▶ _INSTRUCTIONS FOR THE TASK_
Can you express the entries as a JSON list of strings, starting with the line containing "What is the measurement" and continuing through the last line of the entries, with one string per line and blank lines omitted?

▶ _DATA LISTING_
==*==

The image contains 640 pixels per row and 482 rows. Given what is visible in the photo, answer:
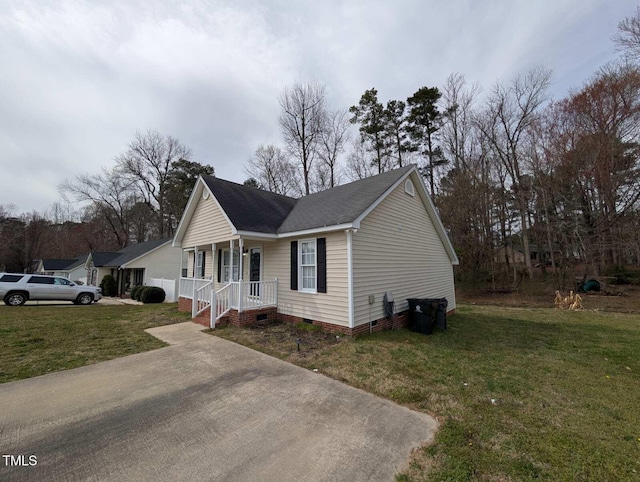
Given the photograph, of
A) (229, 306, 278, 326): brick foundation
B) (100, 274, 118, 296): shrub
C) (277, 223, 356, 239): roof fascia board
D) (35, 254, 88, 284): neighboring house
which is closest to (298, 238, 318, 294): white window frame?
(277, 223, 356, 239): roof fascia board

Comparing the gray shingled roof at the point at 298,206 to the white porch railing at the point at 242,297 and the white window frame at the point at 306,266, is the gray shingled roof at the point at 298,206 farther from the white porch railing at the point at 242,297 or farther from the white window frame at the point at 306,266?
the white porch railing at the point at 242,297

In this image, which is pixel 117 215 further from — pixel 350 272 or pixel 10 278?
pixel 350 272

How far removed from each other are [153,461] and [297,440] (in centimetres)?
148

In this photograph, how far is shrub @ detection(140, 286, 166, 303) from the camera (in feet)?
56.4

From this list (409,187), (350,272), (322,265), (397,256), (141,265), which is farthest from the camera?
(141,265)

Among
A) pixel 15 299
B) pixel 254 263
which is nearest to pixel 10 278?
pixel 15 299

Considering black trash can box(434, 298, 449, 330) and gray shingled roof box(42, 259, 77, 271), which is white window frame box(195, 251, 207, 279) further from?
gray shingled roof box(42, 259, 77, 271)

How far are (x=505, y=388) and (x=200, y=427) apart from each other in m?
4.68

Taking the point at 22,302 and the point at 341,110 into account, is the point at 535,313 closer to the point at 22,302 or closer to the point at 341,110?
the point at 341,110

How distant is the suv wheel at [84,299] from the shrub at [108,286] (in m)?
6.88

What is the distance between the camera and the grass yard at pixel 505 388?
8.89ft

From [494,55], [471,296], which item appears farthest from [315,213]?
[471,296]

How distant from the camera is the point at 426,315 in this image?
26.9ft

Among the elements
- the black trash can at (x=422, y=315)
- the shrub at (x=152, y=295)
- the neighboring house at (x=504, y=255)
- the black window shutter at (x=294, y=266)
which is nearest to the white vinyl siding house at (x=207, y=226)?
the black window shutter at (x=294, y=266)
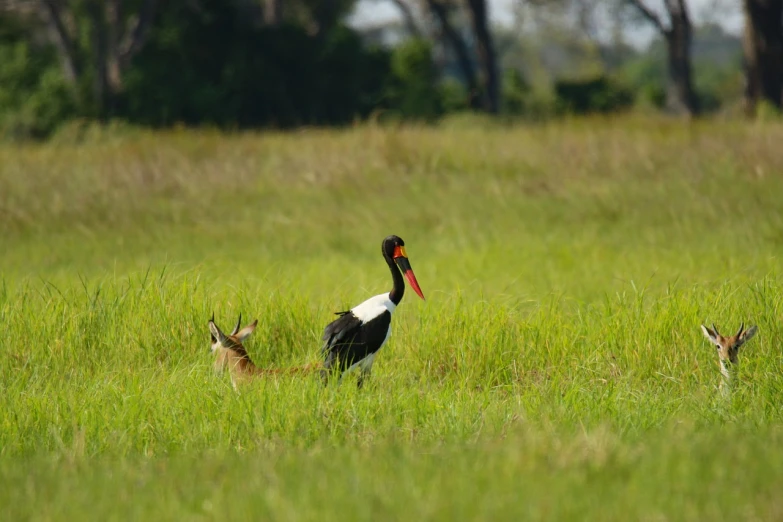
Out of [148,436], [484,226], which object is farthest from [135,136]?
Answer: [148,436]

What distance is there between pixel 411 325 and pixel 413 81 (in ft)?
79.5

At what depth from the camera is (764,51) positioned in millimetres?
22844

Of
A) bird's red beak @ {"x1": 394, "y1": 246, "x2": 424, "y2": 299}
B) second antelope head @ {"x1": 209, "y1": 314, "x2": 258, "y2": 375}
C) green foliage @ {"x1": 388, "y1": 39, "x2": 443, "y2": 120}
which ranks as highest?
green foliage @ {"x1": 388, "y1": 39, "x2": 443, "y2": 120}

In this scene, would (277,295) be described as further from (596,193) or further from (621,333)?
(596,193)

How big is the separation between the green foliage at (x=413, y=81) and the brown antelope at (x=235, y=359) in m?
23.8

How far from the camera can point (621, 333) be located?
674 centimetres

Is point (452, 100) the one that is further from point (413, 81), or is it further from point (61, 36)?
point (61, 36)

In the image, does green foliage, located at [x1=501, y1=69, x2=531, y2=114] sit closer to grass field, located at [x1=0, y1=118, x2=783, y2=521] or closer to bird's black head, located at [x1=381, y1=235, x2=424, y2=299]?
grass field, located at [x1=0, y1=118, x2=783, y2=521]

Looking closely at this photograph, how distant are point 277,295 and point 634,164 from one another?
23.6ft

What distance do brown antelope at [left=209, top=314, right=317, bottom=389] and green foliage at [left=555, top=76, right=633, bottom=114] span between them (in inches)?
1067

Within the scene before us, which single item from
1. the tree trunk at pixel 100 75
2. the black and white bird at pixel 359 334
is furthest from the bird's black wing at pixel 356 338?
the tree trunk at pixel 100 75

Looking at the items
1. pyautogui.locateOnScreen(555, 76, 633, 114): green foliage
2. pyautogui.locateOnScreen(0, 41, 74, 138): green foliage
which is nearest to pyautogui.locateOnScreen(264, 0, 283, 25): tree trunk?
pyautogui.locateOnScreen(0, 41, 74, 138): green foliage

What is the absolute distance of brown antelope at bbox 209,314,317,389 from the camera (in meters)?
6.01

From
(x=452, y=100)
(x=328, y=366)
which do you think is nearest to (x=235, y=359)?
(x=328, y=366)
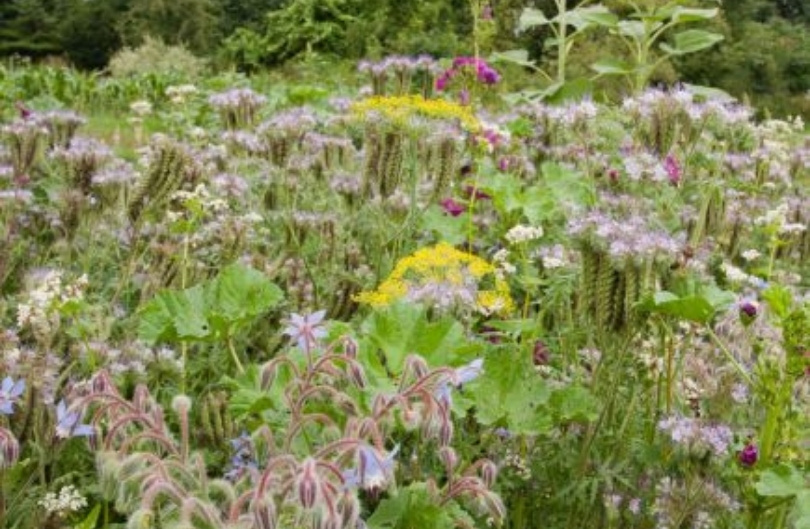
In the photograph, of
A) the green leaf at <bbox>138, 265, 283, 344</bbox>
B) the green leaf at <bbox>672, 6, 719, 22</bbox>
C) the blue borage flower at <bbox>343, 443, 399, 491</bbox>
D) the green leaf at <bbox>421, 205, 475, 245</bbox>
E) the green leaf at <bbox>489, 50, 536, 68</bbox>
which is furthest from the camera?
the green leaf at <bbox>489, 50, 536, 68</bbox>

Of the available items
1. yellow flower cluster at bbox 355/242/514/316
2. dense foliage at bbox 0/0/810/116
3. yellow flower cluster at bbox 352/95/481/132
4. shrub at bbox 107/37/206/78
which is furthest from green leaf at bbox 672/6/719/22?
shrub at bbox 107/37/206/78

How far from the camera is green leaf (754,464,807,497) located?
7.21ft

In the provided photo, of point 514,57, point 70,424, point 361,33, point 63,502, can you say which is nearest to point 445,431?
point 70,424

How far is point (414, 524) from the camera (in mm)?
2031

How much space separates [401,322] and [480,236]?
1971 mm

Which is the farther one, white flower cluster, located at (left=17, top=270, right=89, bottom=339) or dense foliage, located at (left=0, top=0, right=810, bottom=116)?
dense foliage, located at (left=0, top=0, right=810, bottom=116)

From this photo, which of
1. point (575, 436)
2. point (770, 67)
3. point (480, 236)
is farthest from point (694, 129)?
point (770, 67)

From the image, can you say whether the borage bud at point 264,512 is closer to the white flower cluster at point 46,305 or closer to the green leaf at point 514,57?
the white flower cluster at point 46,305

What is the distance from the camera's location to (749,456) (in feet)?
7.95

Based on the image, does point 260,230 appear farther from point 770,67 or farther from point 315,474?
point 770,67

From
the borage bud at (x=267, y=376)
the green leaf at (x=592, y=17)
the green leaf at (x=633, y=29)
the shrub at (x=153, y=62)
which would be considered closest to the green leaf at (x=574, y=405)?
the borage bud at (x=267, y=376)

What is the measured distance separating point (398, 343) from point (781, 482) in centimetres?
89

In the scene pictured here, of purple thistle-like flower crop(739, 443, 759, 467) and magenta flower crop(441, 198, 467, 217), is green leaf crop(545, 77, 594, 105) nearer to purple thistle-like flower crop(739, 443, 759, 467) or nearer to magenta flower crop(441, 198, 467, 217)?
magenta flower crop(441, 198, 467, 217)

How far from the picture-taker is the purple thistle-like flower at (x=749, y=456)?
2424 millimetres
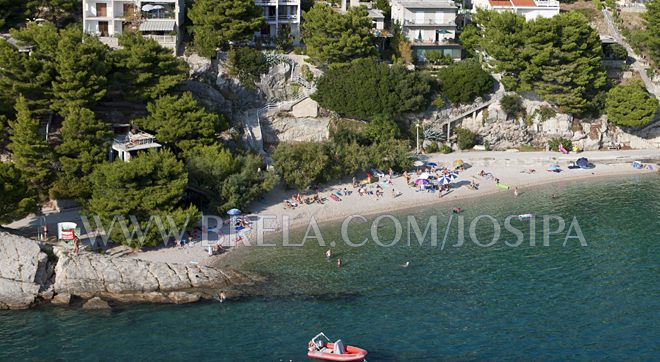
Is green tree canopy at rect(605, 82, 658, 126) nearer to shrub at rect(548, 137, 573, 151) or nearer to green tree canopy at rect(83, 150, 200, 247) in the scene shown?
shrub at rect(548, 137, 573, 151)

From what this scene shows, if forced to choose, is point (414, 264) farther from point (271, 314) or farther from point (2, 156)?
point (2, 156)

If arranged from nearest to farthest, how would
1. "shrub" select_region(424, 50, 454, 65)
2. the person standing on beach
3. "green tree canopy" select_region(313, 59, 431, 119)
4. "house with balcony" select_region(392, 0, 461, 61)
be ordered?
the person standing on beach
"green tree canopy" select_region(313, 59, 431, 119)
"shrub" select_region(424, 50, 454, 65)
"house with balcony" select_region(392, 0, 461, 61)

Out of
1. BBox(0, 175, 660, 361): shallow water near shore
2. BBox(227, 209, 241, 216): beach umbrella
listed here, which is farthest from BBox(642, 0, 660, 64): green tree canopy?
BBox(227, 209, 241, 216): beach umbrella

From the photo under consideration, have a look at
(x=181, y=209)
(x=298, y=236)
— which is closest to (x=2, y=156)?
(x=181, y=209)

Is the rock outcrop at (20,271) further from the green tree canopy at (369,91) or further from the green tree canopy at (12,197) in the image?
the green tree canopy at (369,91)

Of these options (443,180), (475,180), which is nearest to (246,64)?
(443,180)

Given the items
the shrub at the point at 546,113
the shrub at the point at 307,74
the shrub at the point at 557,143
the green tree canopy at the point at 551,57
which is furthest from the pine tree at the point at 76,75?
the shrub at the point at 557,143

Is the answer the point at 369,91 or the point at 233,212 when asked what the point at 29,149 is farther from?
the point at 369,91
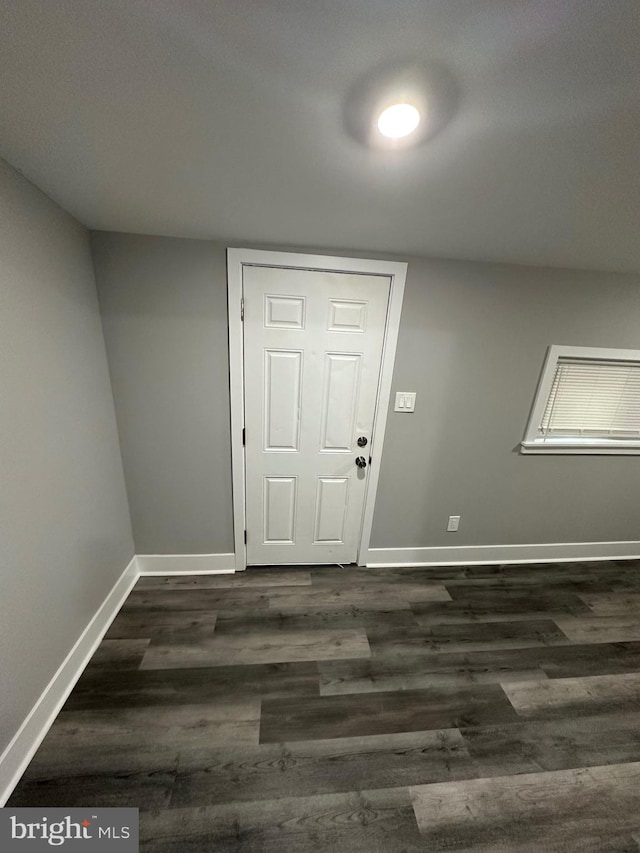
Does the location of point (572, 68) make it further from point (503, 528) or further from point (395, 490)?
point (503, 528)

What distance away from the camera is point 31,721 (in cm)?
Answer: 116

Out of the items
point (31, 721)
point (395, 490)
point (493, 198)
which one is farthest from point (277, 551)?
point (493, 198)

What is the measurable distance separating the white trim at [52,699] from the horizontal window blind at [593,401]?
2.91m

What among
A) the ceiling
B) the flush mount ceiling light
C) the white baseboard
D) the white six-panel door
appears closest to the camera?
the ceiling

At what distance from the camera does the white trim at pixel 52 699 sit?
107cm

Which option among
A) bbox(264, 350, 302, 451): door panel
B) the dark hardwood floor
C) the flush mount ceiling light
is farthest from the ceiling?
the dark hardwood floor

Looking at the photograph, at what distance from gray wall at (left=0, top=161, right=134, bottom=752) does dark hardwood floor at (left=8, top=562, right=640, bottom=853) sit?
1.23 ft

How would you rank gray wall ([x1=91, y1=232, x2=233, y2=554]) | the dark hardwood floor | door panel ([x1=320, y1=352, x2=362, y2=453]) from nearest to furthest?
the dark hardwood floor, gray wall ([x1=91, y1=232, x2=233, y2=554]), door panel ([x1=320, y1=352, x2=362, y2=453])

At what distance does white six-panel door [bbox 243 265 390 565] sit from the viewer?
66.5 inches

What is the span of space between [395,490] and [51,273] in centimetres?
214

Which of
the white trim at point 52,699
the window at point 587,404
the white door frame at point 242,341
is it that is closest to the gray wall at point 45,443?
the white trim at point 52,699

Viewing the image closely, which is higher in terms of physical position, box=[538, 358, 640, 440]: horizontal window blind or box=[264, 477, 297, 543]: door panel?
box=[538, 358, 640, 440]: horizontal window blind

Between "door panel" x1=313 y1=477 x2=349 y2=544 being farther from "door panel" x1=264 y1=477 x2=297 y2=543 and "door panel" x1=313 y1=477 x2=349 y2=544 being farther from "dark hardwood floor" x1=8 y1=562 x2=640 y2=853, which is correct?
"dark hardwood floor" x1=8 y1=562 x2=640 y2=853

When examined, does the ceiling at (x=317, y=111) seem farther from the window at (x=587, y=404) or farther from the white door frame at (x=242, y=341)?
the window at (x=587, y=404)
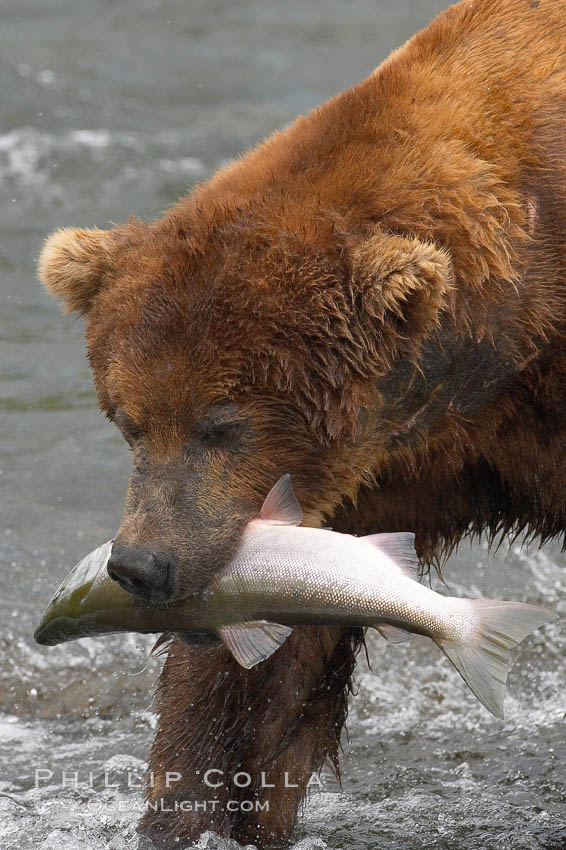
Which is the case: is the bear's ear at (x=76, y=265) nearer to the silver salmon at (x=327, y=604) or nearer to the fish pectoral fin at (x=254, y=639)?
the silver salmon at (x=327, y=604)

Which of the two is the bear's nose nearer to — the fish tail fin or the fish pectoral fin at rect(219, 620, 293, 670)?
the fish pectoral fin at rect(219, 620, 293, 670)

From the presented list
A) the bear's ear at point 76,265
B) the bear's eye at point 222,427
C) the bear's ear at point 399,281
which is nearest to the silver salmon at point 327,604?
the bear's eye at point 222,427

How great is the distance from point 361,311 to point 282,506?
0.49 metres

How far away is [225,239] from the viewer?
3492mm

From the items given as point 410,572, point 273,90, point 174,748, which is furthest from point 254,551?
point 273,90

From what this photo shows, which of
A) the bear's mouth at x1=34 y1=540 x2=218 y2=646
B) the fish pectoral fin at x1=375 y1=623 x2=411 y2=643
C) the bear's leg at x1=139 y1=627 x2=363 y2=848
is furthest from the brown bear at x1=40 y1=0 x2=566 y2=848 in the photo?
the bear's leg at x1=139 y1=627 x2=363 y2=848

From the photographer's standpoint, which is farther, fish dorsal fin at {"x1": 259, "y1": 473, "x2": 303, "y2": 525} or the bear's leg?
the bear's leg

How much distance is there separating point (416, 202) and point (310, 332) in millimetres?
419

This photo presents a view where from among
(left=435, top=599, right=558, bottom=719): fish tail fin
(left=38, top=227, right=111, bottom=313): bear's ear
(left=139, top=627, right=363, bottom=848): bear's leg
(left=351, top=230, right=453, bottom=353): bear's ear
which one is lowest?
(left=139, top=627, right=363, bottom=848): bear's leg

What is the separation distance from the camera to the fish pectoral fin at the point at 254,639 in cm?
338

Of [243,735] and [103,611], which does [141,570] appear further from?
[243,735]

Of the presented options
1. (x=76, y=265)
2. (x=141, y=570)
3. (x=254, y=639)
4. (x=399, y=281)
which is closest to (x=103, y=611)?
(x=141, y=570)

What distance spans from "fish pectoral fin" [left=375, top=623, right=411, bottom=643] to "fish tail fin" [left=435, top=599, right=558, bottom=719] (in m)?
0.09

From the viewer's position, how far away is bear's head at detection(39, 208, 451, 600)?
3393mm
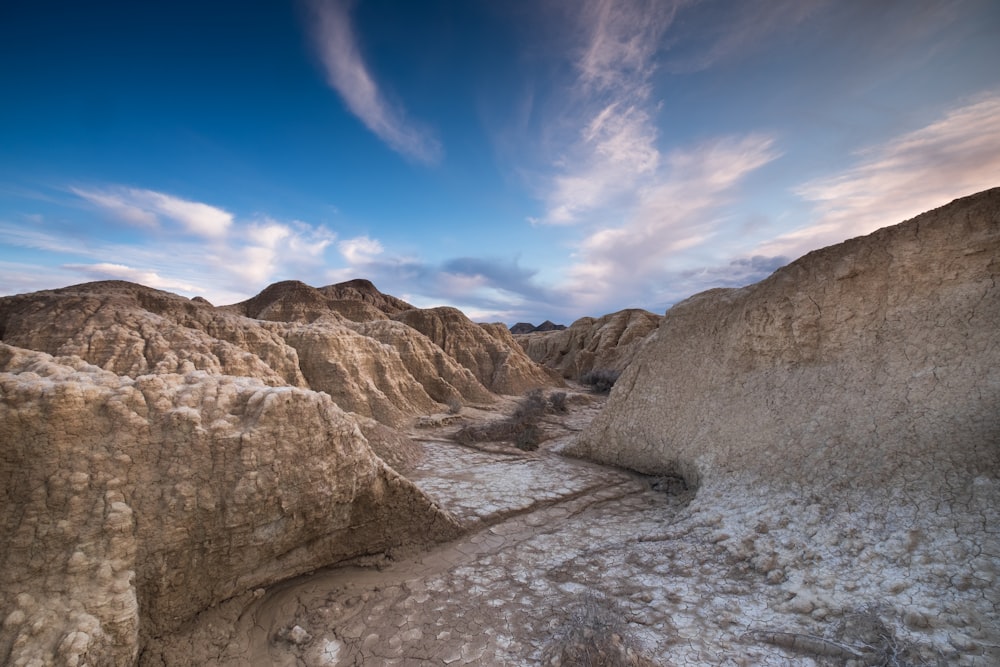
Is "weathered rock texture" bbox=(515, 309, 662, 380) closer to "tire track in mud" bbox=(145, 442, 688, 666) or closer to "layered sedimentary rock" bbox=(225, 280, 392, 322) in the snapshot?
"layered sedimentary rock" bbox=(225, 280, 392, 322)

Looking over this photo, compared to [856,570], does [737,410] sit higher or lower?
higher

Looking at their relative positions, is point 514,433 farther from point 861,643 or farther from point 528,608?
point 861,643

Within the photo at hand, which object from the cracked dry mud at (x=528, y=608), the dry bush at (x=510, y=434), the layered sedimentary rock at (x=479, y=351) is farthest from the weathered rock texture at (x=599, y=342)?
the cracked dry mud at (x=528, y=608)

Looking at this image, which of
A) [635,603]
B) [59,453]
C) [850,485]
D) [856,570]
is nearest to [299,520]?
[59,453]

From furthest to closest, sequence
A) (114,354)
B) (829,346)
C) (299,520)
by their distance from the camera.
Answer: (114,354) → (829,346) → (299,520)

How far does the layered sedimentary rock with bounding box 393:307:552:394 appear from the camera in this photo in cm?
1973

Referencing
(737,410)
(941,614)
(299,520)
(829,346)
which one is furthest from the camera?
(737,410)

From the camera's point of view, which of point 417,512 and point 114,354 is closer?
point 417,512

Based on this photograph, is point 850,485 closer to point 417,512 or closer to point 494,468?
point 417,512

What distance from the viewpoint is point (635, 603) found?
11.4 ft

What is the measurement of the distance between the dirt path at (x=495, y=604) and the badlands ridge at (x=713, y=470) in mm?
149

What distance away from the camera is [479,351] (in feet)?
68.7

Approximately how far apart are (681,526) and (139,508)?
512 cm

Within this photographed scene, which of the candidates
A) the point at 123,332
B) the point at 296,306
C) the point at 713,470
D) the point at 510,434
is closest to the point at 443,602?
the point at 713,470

==*==

▶ _ANSWER TO THE EXERCISE_
[
  "What is the measurement of the distance between the dirt path at (x=495, y=604) and the badlands ridge at (x=713, y=470) in mm?",
  "149",
  "What distance away from the camera is [479,351] (in feet)?",
  "68.7",
  "Approximately how far apart are (681,526) and (139,508)?",
  "512 cm",
  "Within this photographed scene, which of the candidates",
  "A) the point at 123,332",
  "B) the point at 296,306",
  "C) the point at 713,470",
  "D) the point at 510,434",
  "is closest to the point at 443,602?",
  "the point at 713,470"
]